Хмельницкий лежал на диване, подложив руки под голову, которая, казалось ему, начинала глупеть от «хорошей жизни» на границе.
— В казаки? — спокойным тоном переспросил отец.
Но за внешним равнодушием скрывалась борьба чувств, тревога за сына. И все-таки он любовался мальчишечьим, зардевшимся, как у девушки, лицом, глазами, в которых светилась решимость.
— Разыщу Мартынка и уйду с ним. И мы не пощадим ни подстаросту, ни самого старосту! — немного подумав, продолжал Зиновий.
Отец порывисто вскочил с дивана. Но не набросился на сына, как боялась Матрена, а, опустив голову, мрачный, подошел к открытому окну. Из-за деревьев старого сада, из-за ив, росших на меже возле реки, поднималось солнце. Хмельницкому уже надо было собираться на завтрак к пану старосте. Он медленно повернулся и, не глядя ни на кого, не приказал, а скорее посоветовал сыну, как взрослому:
— Об этом… чтобы ни я больше не слыхал от тебя и никто другой… Да и выбрось из головы такие мысли, Зиновий!

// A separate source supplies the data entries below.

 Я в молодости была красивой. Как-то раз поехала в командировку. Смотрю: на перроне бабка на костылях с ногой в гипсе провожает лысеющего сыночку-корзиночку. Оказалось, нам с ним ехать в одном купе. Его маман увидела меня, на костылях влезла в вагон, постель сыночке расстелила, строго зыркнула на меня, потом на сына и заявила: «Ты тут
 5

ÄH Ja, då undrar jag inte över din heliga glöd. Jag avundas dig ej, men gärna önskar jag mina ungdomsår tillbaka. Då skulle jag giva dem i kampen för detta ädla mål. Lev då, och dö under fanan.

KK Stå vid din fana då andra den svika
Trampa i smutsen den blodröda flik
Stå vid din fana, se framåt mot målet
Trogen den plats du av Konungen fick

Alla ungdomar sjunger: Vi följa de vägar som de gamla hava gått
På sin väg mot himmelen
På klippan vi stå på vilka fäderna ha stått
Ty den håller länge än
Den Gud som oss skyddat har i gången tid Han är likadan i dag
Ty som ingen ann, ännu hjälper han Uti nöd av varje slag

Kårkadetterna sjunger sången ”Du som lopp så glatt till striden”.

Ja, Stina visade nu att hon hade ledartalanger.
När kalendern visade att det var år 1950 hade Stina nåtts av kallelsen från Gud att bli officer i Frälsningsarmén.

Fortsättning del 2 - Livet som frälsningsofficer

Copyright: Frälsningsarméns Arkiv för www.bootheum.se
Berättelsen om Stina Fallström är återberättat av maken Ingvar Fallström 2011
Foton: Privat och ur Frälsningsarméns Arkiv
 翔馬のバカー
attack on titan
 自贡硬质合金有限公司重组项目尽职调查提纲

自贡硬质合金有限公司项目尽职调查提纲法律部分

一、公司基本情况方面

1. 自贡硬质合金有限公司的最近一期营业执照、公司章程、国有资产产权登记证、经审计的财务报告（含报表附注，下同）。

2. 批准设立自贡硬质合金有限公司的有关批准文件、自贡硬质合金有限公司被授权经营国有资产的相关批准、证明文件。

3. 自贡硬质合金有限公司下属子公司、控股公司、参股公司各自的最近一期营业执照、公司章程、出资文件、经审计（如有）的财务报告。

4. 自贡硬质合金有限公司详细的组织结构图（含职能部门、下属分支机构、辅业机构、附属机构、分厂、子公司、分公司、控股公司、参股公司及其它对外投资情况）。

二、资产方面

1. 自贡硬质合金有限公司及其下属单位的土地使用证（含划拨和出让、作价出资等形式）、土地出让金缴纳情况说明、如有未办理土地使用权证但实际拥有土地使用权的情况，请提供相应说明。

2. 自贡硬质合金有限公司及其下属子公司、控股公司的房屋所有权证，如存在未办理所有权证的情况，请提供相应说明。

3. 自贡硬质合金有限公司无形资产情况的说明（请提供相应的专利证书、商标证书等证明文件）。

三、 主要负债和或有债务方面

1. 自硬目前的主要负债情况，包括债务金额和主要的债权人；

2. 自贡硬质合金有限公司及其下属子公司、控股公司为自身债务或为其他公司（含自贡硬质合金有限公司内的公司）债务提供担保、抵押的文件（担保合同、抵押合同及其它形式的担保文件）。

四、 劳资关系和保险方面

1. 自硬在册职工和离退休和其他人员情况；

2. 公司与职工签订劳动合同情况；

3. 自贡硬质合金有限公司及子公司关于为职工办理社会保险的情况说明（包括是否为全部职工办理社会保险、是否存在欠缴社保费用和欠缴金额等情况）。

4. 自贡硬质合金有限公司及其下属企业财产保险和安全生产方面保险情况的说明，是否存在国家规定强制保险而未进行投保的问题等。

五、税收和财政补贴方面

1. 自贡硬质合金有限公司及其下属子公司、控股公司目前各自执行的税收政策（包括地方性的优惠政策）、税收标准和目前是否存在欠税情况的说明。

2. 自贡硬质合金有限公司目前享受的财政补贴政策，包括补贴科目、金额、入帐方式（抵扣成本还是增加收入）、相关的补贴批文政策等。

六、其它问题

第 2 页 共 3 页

Сам бог велел повиноваться родителям, особенно когда детский ум направлен не туда, куда следует. Мы не последние люди в этом мире, чтобы нам были заказаны пути к лучшей жизни… Учиться пойдешь, Зиновий, ты не какой-нибудь Мартынко. Пускай он казакует… У старосты сейчас гостит сам воевода русинский, егомость пан Станислав Жолкевский…
— Мама, это тот, что в медном быке сжег Наливайко? — с детской наивностью и в то же время с юношеским задором спросил Богдан.
— Да, сынок, — поспешил ответить отец, сдерживая нарастающий гнев. — Тот самый Станислав Жолкевский, который образцово, нужно сказать, служит государству и порой, наперекор своим человеческим чувствам, должен снимать головы негодяям бунтарям, поднявшимся против короля. Так устанавливается государственный порядок, Зиновий-Богдан! Когда вырастешь — поймешь… Я тоже душой понимаю того слепого казака, который смело отомстил за свои выжженные глаза, за измену, противную человеческой чести. Но ты проявляешь лишь недостойную жалость, а не здравый смысл государственного служащего. Я-то по милости польского правительства занимаю должность коронного урядника и владею хутором! Так как же я могу сочувствовать преступнику, который среди белого дня разлучил с жизнью полковника коронных войск?.. Это ты должен запомнить, Зиновий. «Пойду в казаки…» — Хмельницкий болезненно засмеялся. — А всегда ли будут казаки? Ведь правительство может отменить государственные реестры. Те же, которые, очутившись вне реестра, уйдут за Пороги, тем самым поставят себя вне закона…
— А кто выдумывает такие законы? — спросил сын.
— Как это — кто? Государство, король, сенаторы, воеводы, старосты… А ты как же думал?
— А казаки?
— Одним словом… учиться пойдешь, Зиновий, — прервал Хмельницкий разговор и задумался. Потом обратился к жене, будто бы здесь и не присутствовал сын, будто и не пришлось с ним вести такой неприятный разговор: — Посоветуй, Матрена, как мне держать себя, выслушивая обвинения подстаросты из уст пана Даниловича? Ведь я служу у них, у меня семья… А ты знаешь, как он недолюбливает меня.